Ilustrasi: Wikimedia


KELAS PEKERJA kita hidup dalam kondisi kerja yang rapuh, upah yang stagnan, dan beban hidup yang semakin berat akibat kebijakan yang lebih berpihak pada kepentingan modal daripada kesejahteraan rakyat. Dalam konteks ini, pembacaan ulang atas sejarah perlawanan dan imajinasi tentang tatanan baru menjadi penting, bukan sekadar untuk mengenang, melainkan juga untuk memperkaya strategi perjuangan yang relevan bagi gerakan pekerja masa kini.Tulisan ini hendak menjadi pengantar untuk diskusi lebih luas: bagaimana kelas pekerja Indonesia dapat menemukan kembali kekuatannya, mengaitkan perjuangan sehari-hari dengan cita-cita perubahan sosial yang lebih besar, serta menegaskan perannya sebagai motor dalam perjuangan menuju masyarakat yang adil dan bermartabat.


Kerja Reproduktif sebagai Fondasi Kapitalisme

Jika kita masih memandang kerja semata-mata sebagai aktivitas produktif di pabrik, kantor, atau sawah, maka kita telah terjebak dalam dogma terbesar kapitalisme: bahwa nilai hanya lahir dari kerja produksi formal. Inilah ilusi besar yang justru memperkuat kekuasaan kapital atas kehidupan kita sehari-hari. Pandangan sempit ini menjauhkan kita dari pemahaman tentang bagaimana kapitalisme menggantungkan keberlangsungan sistemnya pada kerja-kerja yang tak kasatmata, tak dibayar, dan kerap dianggap “alami” dalam kehidupan rumah tangga. Ia menciptakan bayang-bayang seolah-olah produksi kapital hanya terjadi di ruang pabrik, padahal kehidupan sehari-hari kita adalah ladang nyata eksploitasi kapital yang lebih dalam dan luas.

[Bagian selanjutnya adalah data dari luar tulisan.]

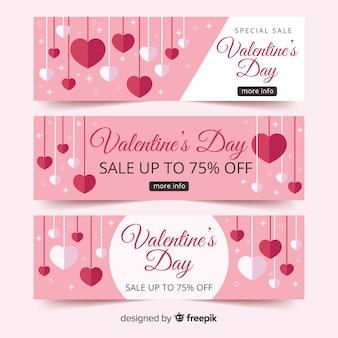 Bannière de vente de valentine coeurs suspendus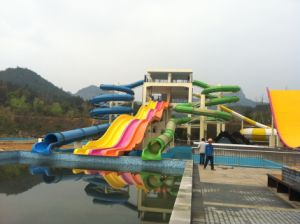 Closed Spiral & Open Multi-Lane Water Slide, Water Park Equipment pictures & photos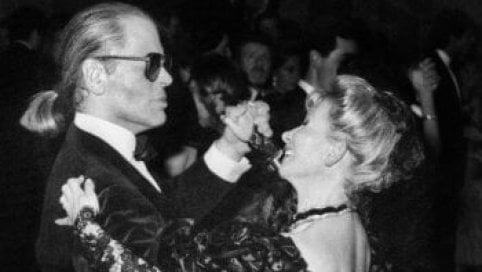 """Anna Fendi e quel valzer con Karl Lagerfeld: """"Era talmente all'avanguardia che avevamo paura fosse troppo avanti"""""""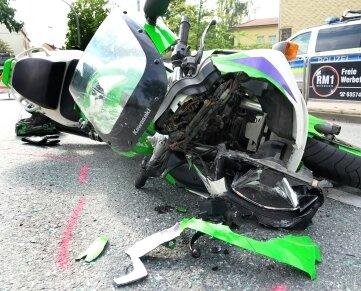Der Fahrer des Motorrades wurde bei einem Unfall in Frankenberg schwer verletzt, die Maschine beschädigt.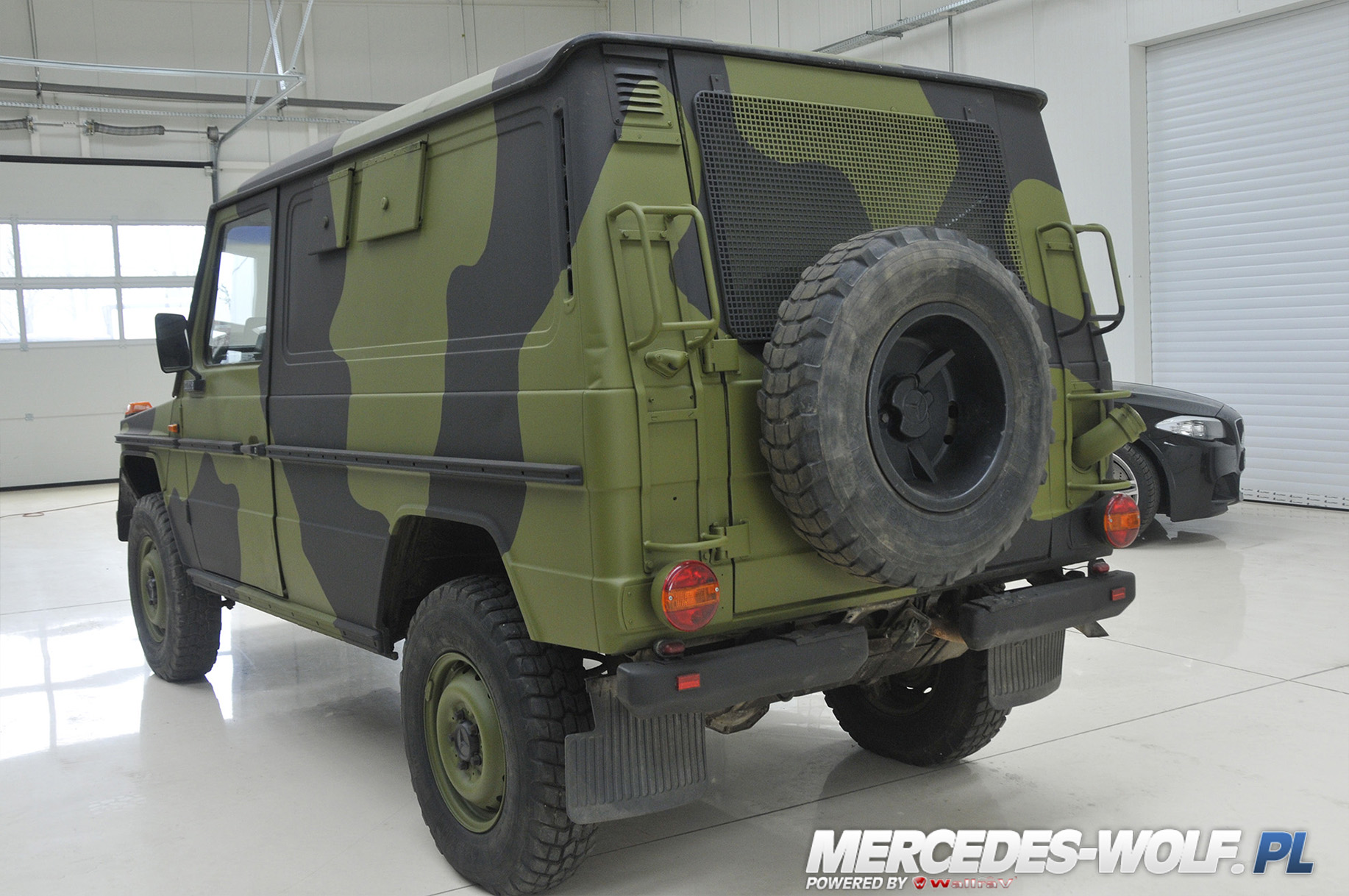 mercedes benz g 240gd 24v 10 mercedes mercedes g class g force 1 en mercedes g. Black Bedroom Furniture Sets. Home Design Ideas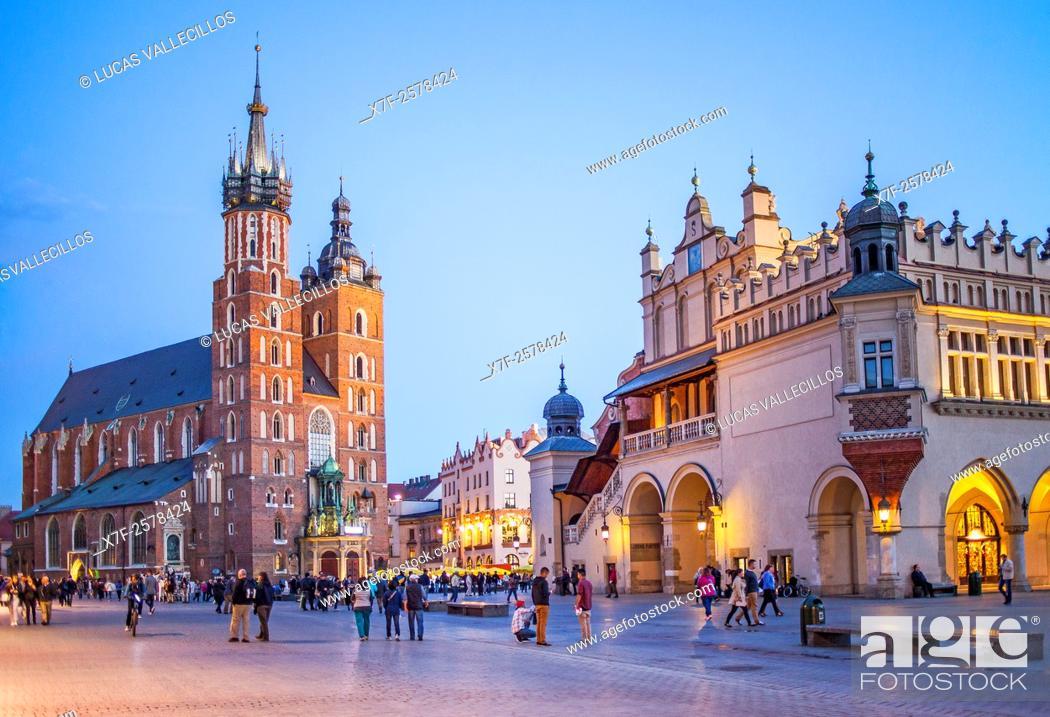 Stock Photo: St. Mary's Basilica and Sukiennice Cloth Hall, at main Market Square Rynek Glowny, Krakow, Poland.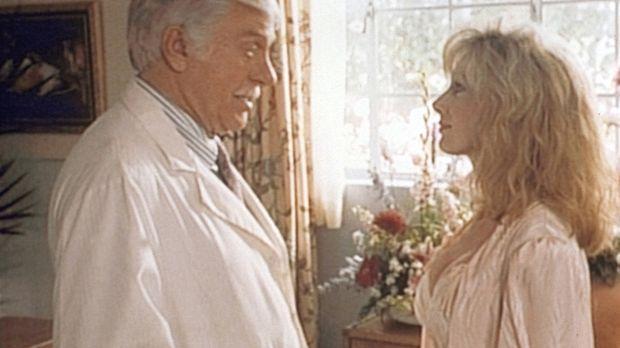 Pamela (Morgan Fairchild, r.), die berühmte Schauspielerin, will sich in der...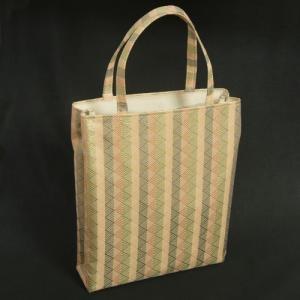 金襴バッグ 和洋兼用 礼装及びカジュアルスタイルのサブバッグ 縦型 手提げタイプ 鱗地文様 日本製|doresukimono-kyoubi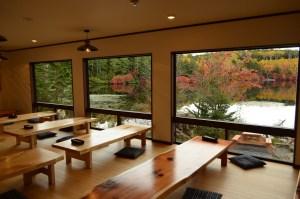 食堂の大窓からは白駒の池が望めます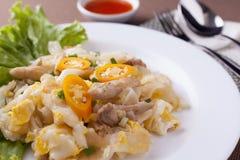 Закройте вверх по зажаренной лапше с цыпленком в белом блюде стоковое фото rf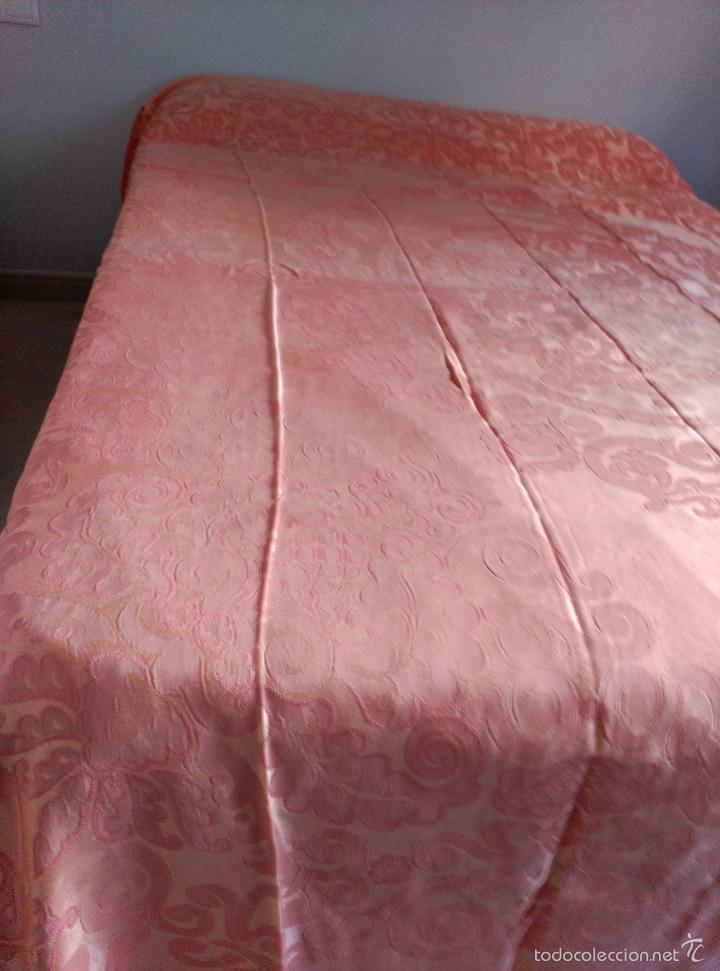 Antigüedades: Colcha antigua adamascada de raso rosa - Foto 7 - 55334354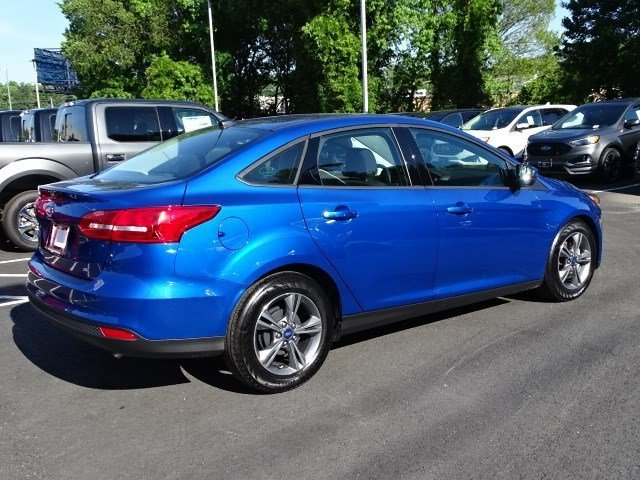 2018 Lightning Blue Metallic Ford Focus SE Sedan 4 Door FWD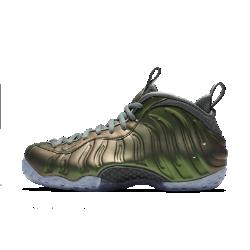 Женские кроссовки Nike Air Foamposite 1Женские кроссовки Nike Air Foamposite 1 с обтекаемой цельной конструкцией создают дерзкий образ и обеспечивают комфорт и амортизацию благодаря упругой вставке Nike Zoom Air и баскетбольному профилю высотой 3/4.<br>
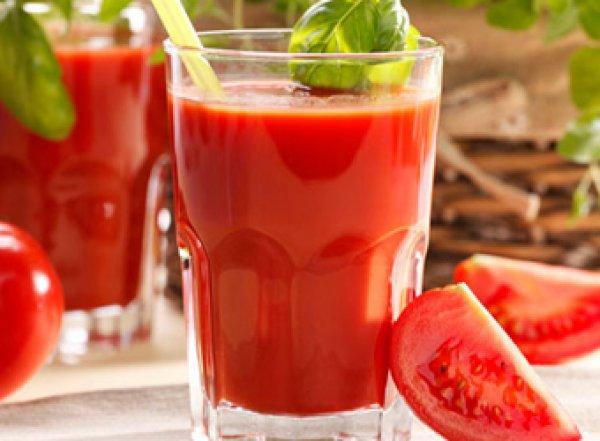 Ученые: томатный сок снижает риск сердечных заболеваний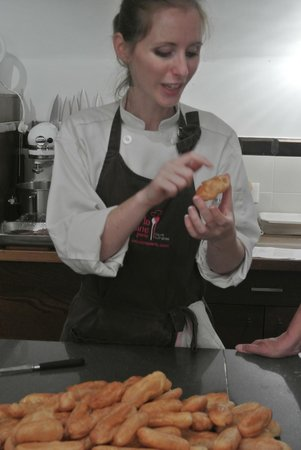 Le Dolci Foodie Studio: Our lovely choux teacher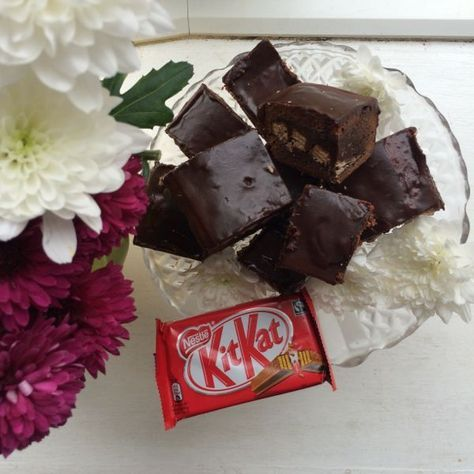 New on Culinary Travels: Harriet from Tobyandroo shares her delectable recipe for gooey, fudge-y, chocolate crammed KitKat Brownies.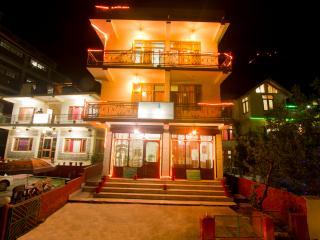 Cheap Hotel & Cottage Manali - Manali vacation rentals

Kerja dalam kapitalisme bukan semata-mata soal delapan jam kerja formal. Ia juga hadir dalam kehidupan sosial kita: dari memasak sarapan sebelum bekerja, merawat anak dan orang tua, mencuci pakaian, hingga mengatur belanja bulanan. Semua aktivitas ini tidak hanya memungkinkan pekerja untuk kembali bekerja keesokan harinya, tetapi juga membentuk ulang struktur sosial yang menopang relasi produksi kapitalisme itu sendiri. Di sinilah pentingnya memahami konsep kerja reproduktif, yaitu kerja yang mempertahankan dan mereproduksi tenaga kerja agar tetap bisa diperas kembali oleh kapital secara berkelanjutan.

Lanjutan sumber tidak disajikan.